Go On Review: "Do You Believe in Ghosts...Yes!" (Episode 1.05)
It was already known that Christine Woods signed on in July to play Ryan’s late wife in a series of flashbacks and dream sequences, so she had to appear sooner or later. Right? “Do You Believe in Ghosts Yes!” started things off by introducing the new aspect to the show right away.
The theme of items past their expiration dates pops up not so subtly throughout the entire episode. First Ryan discusses Jerry Rice as a 49er and then, making us all sad, as a Raider. Then he’s at home trying to find some leftover food that’s not expired. He then sees his deceased wife, but runs from her appearance and thinks he’s crazy.
Of course he’s not, and the episode delves into the fact that he needs to talk to ghost Janie to see what she is trying to tell him. “Go buy new food,” she says. And when he does, then they’ll talk. It’s a simple idea that obviously means something else. However, we still get a scene at the grocery store which may be one of the stupidest ideas, but his predictable inability to shop and subsequent stalking of a gentleman who knows how to makes it work.
His arc in this week’s episode is yet again about self-discovery. Ryan knows he needs to move on, and little by little he’s making it work. A lot of people might see the same recurring plot as a problem, but I feel it is a justified repetition. After all, it’s not as if the entire show focuses on Ryan’s ability to move on. Sure it’s a recurring thing, but then the show does a nice job of balancing out Steven’s problems as well as the group’s as well.
Steven hasn’t mentioned his girlfriend in over a month, and Ryan thinks it’s because he just lost his wife and Steven doesn’t want to make him feel bad. In reality Steven was dumped and can’t get back onto the dating scene because his best friend won’t go out and wingman him. Like everything else in the show, the initial problem isn’t what’s really bothering Steven. He doesn’t necessarily want to go pick up ladies; he just wants to hang out with Ryan.

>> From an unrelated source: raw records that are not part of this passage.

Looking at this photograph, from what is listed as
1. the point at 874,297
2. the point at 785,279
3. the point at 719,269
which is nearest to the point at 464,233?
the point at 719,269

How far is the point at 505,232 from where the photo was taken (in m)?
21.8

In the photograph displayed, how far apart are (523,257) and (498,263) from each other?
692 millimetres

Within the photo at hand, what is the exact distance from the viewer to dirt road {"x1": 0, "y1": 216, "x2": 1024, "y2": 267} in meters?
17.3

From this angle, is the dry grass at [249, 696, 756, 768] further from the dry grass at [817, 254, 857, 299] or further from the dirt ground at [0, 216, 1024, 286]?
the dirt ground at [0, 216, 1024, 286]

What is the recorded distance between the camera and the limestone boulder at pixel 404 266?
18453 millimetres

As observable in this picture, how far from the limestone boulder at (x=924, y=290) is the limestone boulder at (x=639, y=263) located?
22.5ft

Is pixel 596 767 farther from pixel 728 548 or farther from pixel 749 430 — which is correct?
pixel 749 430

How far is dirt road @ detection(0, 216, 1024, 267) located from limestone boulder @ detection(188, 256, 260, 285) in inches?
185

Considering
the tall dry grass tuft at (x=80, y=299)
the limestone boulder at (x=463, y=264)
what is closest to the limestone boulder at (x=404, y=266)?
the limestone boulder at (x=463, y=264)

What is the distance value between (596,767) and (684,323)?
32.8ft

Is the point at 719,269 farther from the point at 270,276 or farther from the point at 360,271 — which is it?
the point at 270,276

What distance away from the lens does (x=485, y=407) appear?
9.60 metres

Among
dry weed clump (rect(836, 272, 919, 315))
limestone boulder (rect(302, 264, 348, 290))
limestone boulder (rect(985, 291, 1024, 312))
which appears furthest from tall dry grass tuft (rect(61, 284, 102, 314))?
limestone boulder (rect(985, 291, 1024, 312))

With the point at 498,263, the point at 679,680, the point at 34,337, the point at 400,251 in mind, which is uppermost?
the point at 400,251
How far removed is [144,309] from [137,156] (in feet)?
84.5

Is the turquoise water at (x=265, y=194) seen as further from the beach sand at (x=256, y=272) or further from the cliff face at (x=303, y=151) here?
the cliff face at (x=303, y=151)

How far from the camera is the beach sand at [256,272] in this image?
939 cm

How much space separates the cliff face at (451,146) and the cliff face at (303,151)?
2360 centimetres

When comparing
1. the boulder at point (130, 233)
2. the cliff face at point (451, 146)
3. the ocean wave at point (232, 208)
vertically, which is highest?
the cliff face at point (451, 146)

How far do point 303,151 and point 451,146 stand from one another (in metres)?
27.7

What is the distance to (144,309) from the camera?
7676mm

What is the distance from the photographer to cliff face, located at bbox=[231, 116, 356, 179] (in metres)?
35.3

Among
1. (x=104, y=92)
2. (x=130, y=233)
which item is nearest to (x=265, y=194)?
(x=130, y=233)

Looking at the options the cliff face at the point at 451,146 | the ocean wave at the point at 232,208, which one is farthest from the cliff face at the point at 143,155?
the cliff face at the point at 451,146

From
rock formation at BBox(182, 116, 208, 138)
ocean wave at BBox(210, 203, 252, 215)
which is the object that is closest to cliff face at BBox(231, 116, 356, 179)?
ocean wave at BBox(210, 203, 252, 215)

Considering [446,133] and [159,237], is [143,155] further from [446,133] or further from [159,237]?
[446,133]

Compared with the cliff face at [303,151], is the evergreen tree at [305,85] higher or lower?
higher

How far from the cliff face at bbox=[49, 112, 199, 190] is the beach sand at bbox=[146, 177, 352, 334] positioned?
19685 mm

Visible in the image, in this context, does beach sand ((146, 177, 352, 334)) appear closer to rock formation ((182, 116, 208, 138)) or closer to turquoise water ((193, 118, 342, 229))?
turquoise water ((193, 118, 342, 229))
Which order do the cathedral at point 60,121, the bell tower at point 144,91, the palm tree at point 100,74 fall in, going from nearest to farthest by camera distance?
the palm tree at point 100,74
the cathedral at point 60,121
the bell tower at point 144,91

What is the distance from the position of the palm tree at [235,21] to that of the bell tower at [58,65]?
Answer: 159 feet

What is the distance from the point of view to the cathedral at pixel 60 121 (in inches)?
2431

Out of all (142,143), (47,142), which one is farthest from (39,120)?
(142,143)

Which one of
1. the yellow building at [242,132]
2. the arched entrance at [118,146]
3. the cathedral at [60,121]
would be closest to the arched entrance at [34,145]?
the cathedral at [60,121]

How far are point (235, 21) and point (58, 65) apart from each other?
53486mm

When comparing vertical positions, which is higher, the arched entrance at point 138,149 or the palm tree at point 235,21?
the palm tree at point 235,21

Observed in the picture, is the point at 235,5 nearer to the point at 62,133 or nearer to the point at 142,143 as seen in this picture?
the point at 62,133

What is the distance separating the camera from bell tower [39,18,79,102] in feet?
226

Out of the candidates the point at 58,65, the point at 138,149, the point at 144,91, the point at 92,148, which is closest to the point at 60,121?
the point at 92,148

Go On uses a simple structure that might get old over time, but if they keep throwing in new ideas each week, eventually they’ll land on the right formula. Adding the bit about the group coming together to help their group leader was nice and gives us time to learn about those characters. I’d still like to see more of Ryan and the group interact outside of the sessions, but I’m sure that will come eventually. Right now the show is highlighting the right characteristics, but it’s dimly lit. Even so, I’m hopeful that this show will shake off freshman jitters and, now that it has a full season pick-up, won’t play it so safe anymore.